More than half of the agencies we examined had policies to address email as it relates to public records. But only one agency had specific language to address the use of a personal or private email account in conducting the public’s business. Only one agency had a policy to address the use of instant messages, and no agencies had policies regarding text messages, as public records.
A few agencies have adopted policies to address social media, which appear to draw language from the Social Networking Media guide provided by the Department of Administrative Services.
Technologies like those mentioned above have changed how government and its agencies communicate with the public. Technology can also help agencies improve transparency by being proactive and making information available online.
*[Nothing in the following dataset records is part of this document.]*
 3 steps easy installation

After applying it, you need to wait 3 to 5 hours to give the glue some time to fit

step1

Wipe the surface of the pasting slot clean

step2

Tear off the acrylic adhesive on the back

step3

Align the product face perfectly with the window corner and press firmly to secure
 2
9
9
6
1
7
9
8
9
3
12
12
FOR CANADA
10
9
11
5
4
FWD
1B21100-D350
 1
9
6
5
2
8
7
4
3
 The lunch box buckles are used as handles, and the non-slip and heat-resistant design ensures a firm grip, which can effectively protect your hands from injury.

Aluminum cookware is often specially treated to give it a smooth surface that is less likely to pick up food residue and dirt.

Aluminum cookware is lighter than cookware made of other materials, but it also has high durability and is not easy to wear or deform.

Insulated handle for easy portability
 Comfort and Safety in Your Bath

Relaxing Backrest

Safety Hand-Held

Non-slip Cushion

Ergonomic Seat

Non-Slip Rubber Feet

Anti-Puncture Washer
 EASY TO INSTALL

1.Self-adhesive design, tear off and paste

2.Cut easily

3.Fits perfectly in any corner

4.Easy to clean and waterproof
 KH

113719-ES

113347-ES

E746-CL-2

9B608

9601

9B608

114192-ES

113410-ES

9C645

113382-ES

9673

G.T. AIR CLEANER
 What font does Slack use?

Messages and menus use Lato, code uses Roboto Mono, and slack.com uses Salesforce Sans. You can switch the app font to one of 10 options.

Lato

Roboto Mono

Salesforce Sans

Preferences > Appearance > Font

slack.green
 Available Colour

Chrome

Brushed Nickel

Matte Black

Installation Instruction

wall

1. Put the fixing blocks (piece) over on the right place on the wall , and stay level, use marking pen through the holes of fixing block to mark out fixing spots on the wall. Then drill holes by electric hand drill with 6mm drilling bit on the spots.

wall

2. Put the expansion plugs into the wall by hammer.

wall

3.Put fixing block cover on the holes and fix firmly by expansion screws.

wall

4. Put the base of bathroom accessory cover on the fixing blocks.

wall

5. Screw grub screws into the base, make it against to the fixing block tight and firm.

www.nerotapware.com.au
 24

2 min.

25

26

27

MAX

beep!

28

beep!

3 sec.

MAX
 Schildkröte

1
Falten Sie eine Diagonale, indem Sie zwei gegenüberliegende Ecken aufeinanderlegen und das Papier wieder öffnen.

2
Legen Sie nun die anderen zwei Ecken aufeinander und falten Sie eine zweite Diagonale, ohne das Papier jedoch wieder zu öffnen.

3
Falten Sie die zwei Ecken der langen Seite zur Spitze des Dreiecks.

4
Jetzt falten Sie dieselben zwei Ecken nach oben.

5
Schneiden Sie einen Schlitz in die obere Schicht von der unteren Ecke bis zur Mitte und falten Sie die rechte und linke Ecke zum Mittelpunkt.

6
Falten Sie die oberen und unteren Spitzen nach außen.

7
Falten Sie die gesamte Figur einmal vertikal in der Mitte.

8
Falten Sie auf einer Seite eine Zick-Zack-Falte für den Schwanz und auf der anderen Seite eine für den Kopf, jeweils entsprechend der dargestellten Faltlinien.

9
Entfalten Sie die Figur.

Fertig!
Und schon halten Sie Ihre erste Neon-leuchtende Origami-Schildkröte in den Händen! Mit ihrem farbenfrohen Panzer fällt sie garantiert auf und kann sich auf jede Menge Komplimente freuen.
Several agencies have done so with commonly requested information, which can help reduce the overall number of public records requests.
Our recommendations are addressed to three groups: the Department of Administrative Services (DAS), all state agencies, and the Oregon Legislature.
We recommend the Department of Administrative Services create statewide, standard rates for copying and rates for employee labor, to resolve some of the inconsistency in public records requests fees statewide. We also recommend they provide guidance to agencies regarding communication technologies as they relate to public records, including personal email, text and instant messages, and social media.
For agencies, we recommend they create policies and procedures to clearly address communication technologies under the guidance of DAS. We also recommend they adopt tools to help manage both record retention and public records requests.
For the Legislature, we recommend they consider creating a neutral third- party, such as an ombudsman, to mediate disputes between requesters and agencies. We also encourage them to consider the forthcoming results from the Attorney General’s task force for any recommended changes regarding the public records law.